One of the US programs being developed and planned for Zumwalt is “Conventional Rapid Strike.” It would launch like a ballistic missile and then release a hypersonic glide vehicle that would travel at speeds seven to eight times the speed of sound before impact. The weapon system is developed jointly by the navy and the army. Each of the Zumwalt-class destroyers will be equipped with four missile tubes for a total of 12 hypersonic weapons per ship.
By selecting the Zumwalt, the Navy is trying to increase the utility of a $7.5 billion warship that critics see as a costly mistake despite serving as a test bed for more innovations.
The Zumwalt was intended to provide a land attack capability with an advanced rocket-assisted missile gun system to pave the way for the Marines to attack the coast. But the system, which features 155 mm guns hidden in hidden turrets, was canceled because each of the rocket-assisted missiles cost between $800,000 and $1 million.
Despite the tarnish on its reputation, the three Zumwalt-class destroyers remain the Navy’s most advanced surface warship in terms of new technologies. Those innovations include electric propulsion, an angular shape to minimize radar signature, an unconventional wave-piercing hull, automated fire and damage control, and a composite deckhouse that conceals radar and other sensors.
The Zumwalt arrived at the Huntington Ingalls Industries shipyard in Pascagoula, Mississippi, in August 2023 and was removed from the water for the complex job of integrating a new weapons system. It should be shut down this week in preparation for the next round of testing and return to the fleet, shipyard spokeswoman Kimberly Aguillard said.
America’s hypersonic weapon was successfully tested over the summer and missile development continues. The Navy wants to begin testing the system aboard the Zumwalt in 2027 or 2028, according to the Navy.
America’s weapons system will come at a high price. Buying 300 weapons and maintaining them for 20 years would cost nearly $18 billion, according to the Congressional Budget Office.
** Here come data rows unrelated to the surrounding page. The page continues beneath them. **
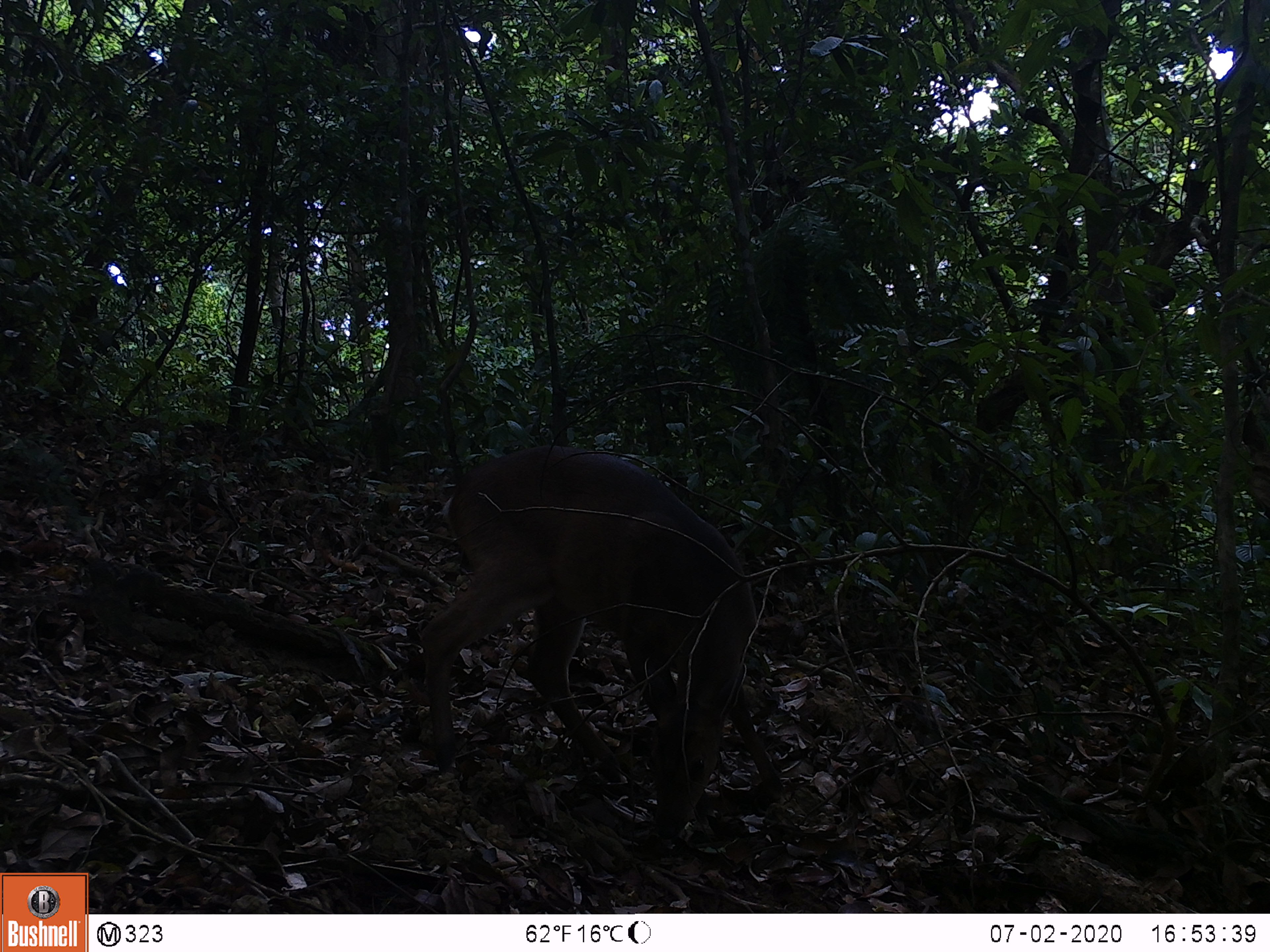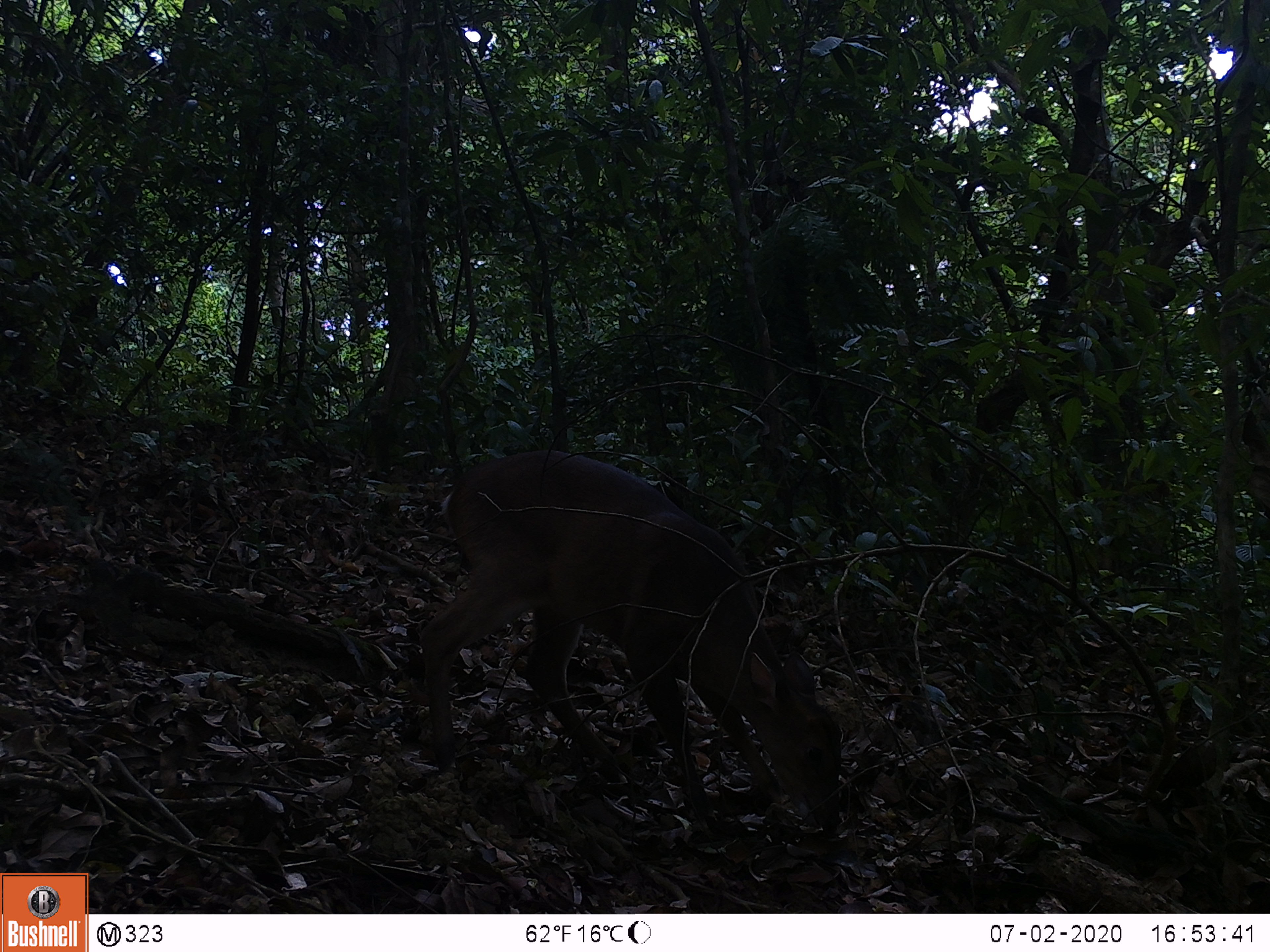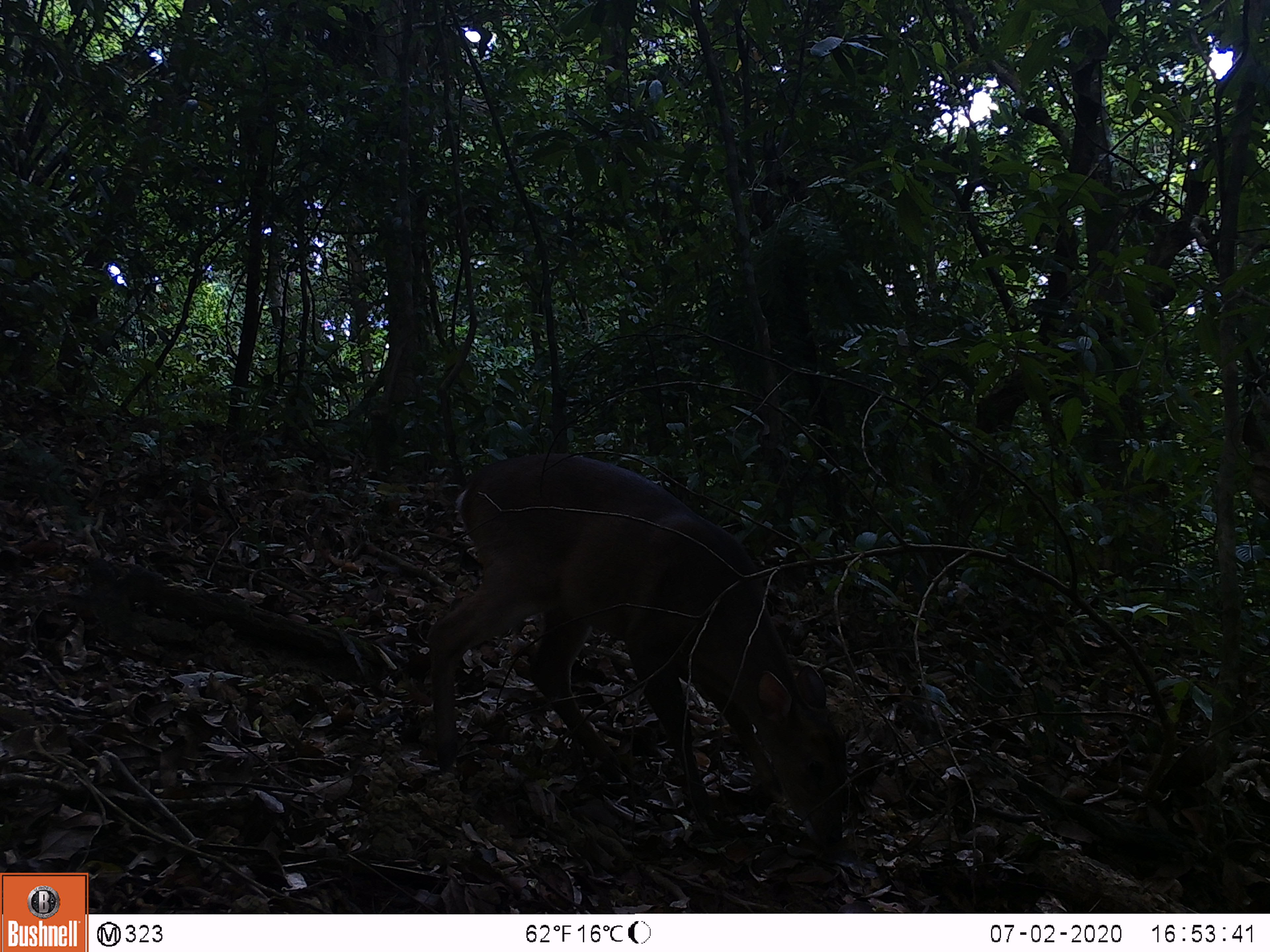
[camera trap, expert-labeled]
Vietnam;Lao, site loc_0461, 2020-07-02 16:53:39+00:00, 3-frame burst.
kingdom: Animalia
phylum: Chordata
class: Mammalia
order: Artiodactyla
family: Cervidae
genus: Muntiacus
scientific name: Muntiacus vuquangensis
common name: large-antlered muntjac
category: large antlered muntjac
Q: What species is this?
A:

Critics say it’s too little bang for the buck.
“This particular rocket costs more than a dozen tanks. All it gets you is a precise non-nuclear explosion, somewhere far away. Is it really worth the money? The answer most of the time is that the missile costs a lot more than whatever target you can destroy with it,” said Loren Thompson, a longtime military analyst in Washington, DC.
But they allow naval ships to attack the enemy from thousands of kilometers away – beyond the range of most enemy weapons – and there is no effective defense against them, said retired Navy Rear Adm. Ray Spicer, executive director of the US Naval Institute, a think tank and former commander of the aircraft carrier strike force.
Conventional missiles that cost less are not exactly cheap if they are unable to reach their targets, Spicer said, adding that the US military really has no choice but to pursue them.
“The opponent has them. We never want to be outdone,” he said.
The U.S. is accelerating development because hypersonics has been identified as vital to U.S. national security with “survivable and lethal capabilities,” said James Weber, chief director of hypersonics in the Office of the Assistant Secretary of Defense for Critical Technologies.
“A priority for the Department of Defense is to deploy new capabilities based on hypersonic technologies to maintain and strengthen our integrated deterrence and build lasting advantages,” he said.